Wednesday, June 29, 2011

Which gaffes truly harm a candidate?

Jonathan Tobin analyzes
what constitutes a gaffe that truly harms a politician. he establishes a rule that makes sense to me: if a politician makes a mistake that most American people think that they may well have also made, they'll forgive the politician. Thus, the difference between Michele Bachmann saying that John Wayne was from Waterloo wouldn't bother most people. Her saying that the battles of Lexington and Concord took place in New Hampshire is much more problematic.
Maybe, but I doubt it. Clunkers that help kill candidacies and blight careers are generally mistakes ordinary persons think are errors they would not make. The most famous and most damaging political gaffe may have been Gerald Ford’s astonishing statement during the 1976 presidential debate with Jimmy Carter in which he “liberated” Poland from Soviet rule. That was bad not only because it was a stupid thing to say, but because most Americans knew that Poland was a Soviet satellite and thus understood Ford had something dumb without having smarty-pants journalists tell them that it was. Similarly, Dan Quayle never lived down his misspelling of “potato,” because most of us knew the correct spelling or at least pretended we did.

On a less earth-shaking level, Michele Bachmann’s statement earlier this year in which she placed the Revolutionary War battle of Concord in Concord, New Hampshire, rather than its correct location in Massachusetts was a genuine gaffe. Americans with even a dim memory of their school lessons know about Lexington and Concord.
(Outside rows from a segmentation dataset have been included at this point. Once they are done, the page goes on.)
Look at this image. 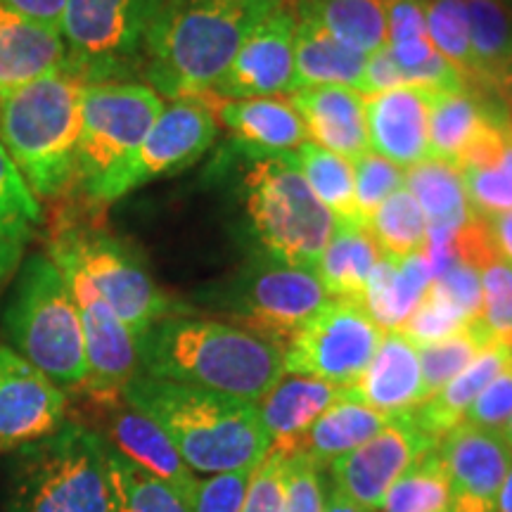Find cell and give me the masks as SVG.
Returning a JSON list of instances; mask_svg holds the SVG:
<instances>
[{
    "instance_id": "cell-1",
    "label": "cell",
    "mask_w": 512,
    "mask_h": 512,
    "mask_svg": "<svg viewBox=\"0 0 512 512\" xmlns=\"http://www.w3.org/2000/svg\"><path fill=\"white\" fill-rule=\"evenodd\" d=\"M140 375L259 403L285 377L283 349L223 320L174 313L138 339Z\"/></svg>"
},
{
    "instance_id": "cell-2",
    "label": "cell",
    "mask_w": 512,
    "mask_h": 512,
    "mask_svg": "<svg viewBox=\"0 0 512 512\" xmlns=\"http://www.w3.org/2000/svg\"><path fill=\"white\" fill-rule=\"evenodd\" d=\"M124 401L155 420L200 475L256 470L271 451L259 403L140 373L124 387Z\"/></svg>"
},
{
    "instance_id": "cell-3",
    "label": "cell",
    "mask_w": 512,
    "mask_h": 512,
    "mask_svg": "<svg viewBox=\"0 0 512 512\" xmlns=\"http://www.w3.org/2000/svg\"><path fill=\"white\" fill-rule=\"evenodd\" d=\"M254 22L219 0H166L140 55L150 88L171 100L214 98Z\"/></svg>"
},
{
    "instance_id": "cell-4",
    "label": "cell",
    "mask_w": 512,
    "mask_h": 512,
    "mask_svg": "<svg viewBox=\"0 0 512 512\" xmlns=\"http://www.w3.org/2000/svg\"><path fill=\"white\" fill-rule=\"evenodd\" d=\"M88 81L72 64L0 98V143L36 197L74 190L81 98Z\"/></svg>"
},
{
    "instance_id": "cell-5",
    "label": "cell",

But however embarrassing Bachmann’s invocation of the Wayne from the wrong town in Iowa may be, this is not the same kind of mistake. Most Americans, even many of those who still love the Duke’s movies, probably couldn’t have told you which state he was born in, let alone which Iowa hamlet has the proper claim to his legacy.
The extent to which the piling up of such errors contribute to forming an image of the politician as a dope is the real harm. I'm not sure what the Tobin rule would do with Obama saying that he had campaigned in 57 states. I'd add in the corollary that the gaffe has to fit the template that the people have come to accept about the politician. People didn't think that Obama was so stupid that he didn't know how many states there are.

Joe Biden can talk about a three-letter word, J-O-B-S, and that fits the template as Biden being someone whose mouth switches into gear before his brain. Republicans think it might also fit the template of Biden as a phony ignoramus, but that is not the general view that the American people had of him. But if that clip, along with the Obama 57-state clip were played and referenced as many times as the Dan Quayle "potatoe" mistake, perhaps the template of the smart Democratic politician contrasted with the dopey Republican politicians would begin to change. The media love the template of Republicans as idiots and have been using it against Reagan, both Bushes, Palin, and now Bachmann.

This is a weakness that Republicans should know that they will confront. They should be prepared and take extra care not to feed the template.